— Reading passage —

▼▼▼

Goddy Leye (24 November 1965 in Mbouda, Cameroon – 19 February 2011 in Bonendale, Cameroon) was a Cameroonian artist and intellectual.

His work is focused on videos, installations, conceptual art and theoretical contributions. He is the founder of the art centre ArtBakery in Bonendale, Cameroon and he was the curator and promoter of site-specific art and international projects. His role was central in the cultural and art scene in Cameroon and at the international level.

Life and career 
Goddy Leye (real name Godfried Kadjo) was born 24 November 1965 in Mbouda, Cameroon. He obtained his diploma at a bilingual high school in 1989 and studied African literature and philology at the University of Yaoundé between 1986 and 1991. In 1990 he obtain his master's in African literature. 
His artistic training started in 1987 with the artist and art historian Pascal Kenfack in Yaoundé until 1992. He continued his training in 1994 at the National Art Institute in Bamako, in 1997 at the ZKM Karlsruhe Centre for Art and Media in Germany, in 1999 at 18th Street Arts Complex in Santa Monica, California and between 2002 and 2002 at the Rijksakademie van Beeldende Kunsten in Amsterdam. In the Netherlands he co-funds and he becomes member of the Rijksakademie International Network (RAIN), a network of artists who support contemporary cultural practices in their countries of origin. Specifically for his interest in supporting art practices, Leye moved back to Douala in 2002 to create the art centre ArtBakery in Bonendale, devoted specifically to facilitating artistic training and exchanges among artists and to support multimedia, installations, video and digital art.

In 2002 he was the curator of the project Bessengue City, a workshop and a series of site-specific art projects in the neighbourhood of Bessengue in Douala; the project involved Goddy Leye, James Beckett, Hartanto, Jesus Palomino and the local community. In 2006 he promoted and participated in Exit Tour. In 2007 contributed to the Ars&Urbis Workshop organised in Douala by doual'art for the preparation of the SUD Salon Urbain de Douala and he was in residency at the Blachère Foundation in Apt, France. In 2008 he was in residency at the Gasworks cultural space in London; in 2009 he participated at the project Image Art After in dialogue with Florence Ayisi and he contributed at the Cairo Residency Symposium.

▲▲▲

— Given request 1 —
In the Goddy Leye biography, what was his real name?
— Given request 2 —
From the Goddy Leye biography, reproduce word for word the passage that opens with the words "Life and career" and ends after the words "in African literature.".
— Given request 3 —
Extend the Goddy Leye biography, picking up after its final sentence.

— Provided information —
▼▼▼

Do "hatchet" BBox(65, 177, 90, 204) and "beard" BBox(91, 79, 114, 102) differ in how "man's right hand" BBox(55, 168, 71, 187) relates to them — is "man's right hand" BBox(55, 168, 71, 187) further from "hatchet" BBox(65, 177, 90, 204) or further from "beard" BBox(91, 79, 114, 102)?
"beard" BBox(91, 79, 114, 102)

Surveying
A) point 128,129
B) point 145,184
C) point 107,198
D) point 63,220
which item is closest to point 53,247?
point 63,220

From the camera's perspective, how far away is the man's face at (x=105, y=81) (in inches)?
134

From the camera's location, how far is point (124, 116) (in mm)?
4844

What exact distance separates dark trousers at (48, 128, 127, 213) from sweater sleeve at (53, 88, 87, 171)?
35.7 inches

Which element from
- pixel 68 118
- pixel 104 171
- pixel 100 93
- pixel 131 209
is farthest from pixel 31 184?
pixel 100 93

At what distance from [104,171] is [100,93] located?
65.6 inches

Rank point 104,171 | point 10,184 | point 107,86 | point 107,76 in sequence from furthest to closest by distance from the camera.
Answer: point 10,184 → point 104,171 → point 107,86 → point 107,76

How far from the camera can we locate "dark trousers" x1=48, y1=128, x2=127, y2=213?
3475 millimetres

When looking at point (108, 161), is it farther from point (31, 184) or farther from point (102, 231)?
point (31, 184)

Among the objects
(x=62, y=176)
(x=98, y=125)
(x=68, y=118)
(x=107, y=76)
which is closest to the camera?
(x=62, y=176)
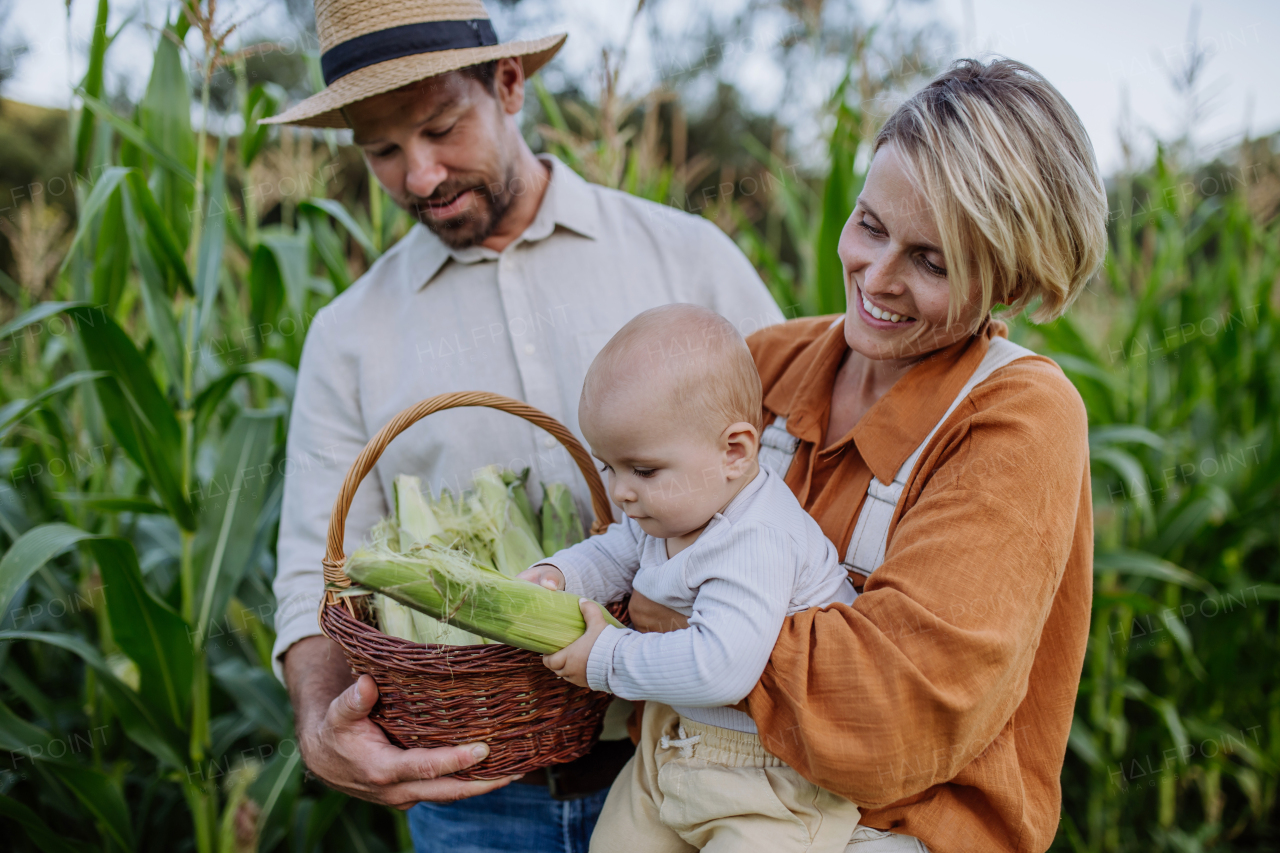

▲▲▲

— Task response 1 —
Godfried Kadjo

— Task response 2 —
Life and career 
Goddy Leye (real name Godfried Kadjo) was born 24 November 1965 in Mbouda, Cameroon. He obtained his diploma at a bilingual high school in 1989 and studied African literature and philology at the University of Yaoundé between 1986 and 1991. In 1990 he obtain his master's in African literature.

— Task response 3 —
Leye's work received prizes from UNESCO, the Rockefeller Foundation and the Dutch Ministry of Foreign Affairs. As an artist and intellectual, he was involved in numerous expert committees; he was a member of the think tank of the Africa Centre in Cape Town and was an ambassador of CAN (Creative Africa Network).

Work 
Leye started working as an artist in 1992. His work was focussed on memory, African postcolonialism and on the construction of history. More specifically he expressed himself with multimedia works, videos and video installations. Through time, he started to be involved more and more in the production of projects both in Cameroon and at an international level. He contributed to publications, produced and curated site-specific artworks and founded the centre ArtBakery. The centre offers tools and an infrastructure to artists interested in multimedia productions and it is characterised by an active role in training. Leye was considered a key artist and intellectual by Cameroonian artists of his generation and younger.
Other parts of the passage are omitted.